27th Sep 2018
It was shortly after I returned to the clubhouse that I knew things weren’t right.
I’d been taking part in a society golf day at Upchurch River Valley when I started to experience strange involuntary muscle spasms in my chest and arms. I remember going out to the patio and it was there that I collapsed. I didn’t realise at the time but I was suffering a sudden cardiac arrest.
My fellow golfers called the emergency services and I could hear voices telling me help was on the way. Through watery vision, I remember seeing two green-suited paramedics from SECAMB. They were first on the scene, taking over from my brother, who had been administering CPR.
The crew from Air Ambulance Kent Surrey Sussex quickly followed, and a paramedic in a red jumpsuit told me I was being taken immediately to the William Harvey Hospital at Ashford.
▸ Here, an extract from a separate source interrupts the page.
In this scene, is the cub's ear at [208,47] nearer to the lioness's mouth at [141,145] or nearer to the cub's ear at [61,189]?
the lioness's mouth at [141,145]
During treatment, the medical team discovered I had Wolff-Parkinson-White Syndrome, a genetic heart condition caused by an extra electrical pathway in the heart that can lead to periods of rapid heart rate and bring on a sudden cardiac arrest.
After nine days in hospital, I was taken to St Thomas’s in London for a heart ablation treatment to correct the fault before returning home to my wife and family.
The support from the NHS was amazing. I had rehabilitation at Darent Valley Hospital as well as cardio psychology support at King’s Hospital in London after suffering with panic attacks before returning to work four months later.
As I’m self-employed, I knew I had to get back to work, but I chose to focus on landscaping rather than heavier building work as this enables me to set my own targets and schedule, which means I’m under less pressure.
It’s still tough to think back to that day in Upchurch. The paramedics later told me I’d actually died for 23 minutes. Without their help and without the crew of the Air Ambulance, I wouldn’t be here today.
Ironically, I’ve always wanted to take a flight in a helicopter but I never expected that my first one would be aboard the Air Ambulance. In a way, I’m gutted that I can’t remember it but I’m just very grateful they were there for me when I needed them. It’s a life-saving service that the world can’t do without.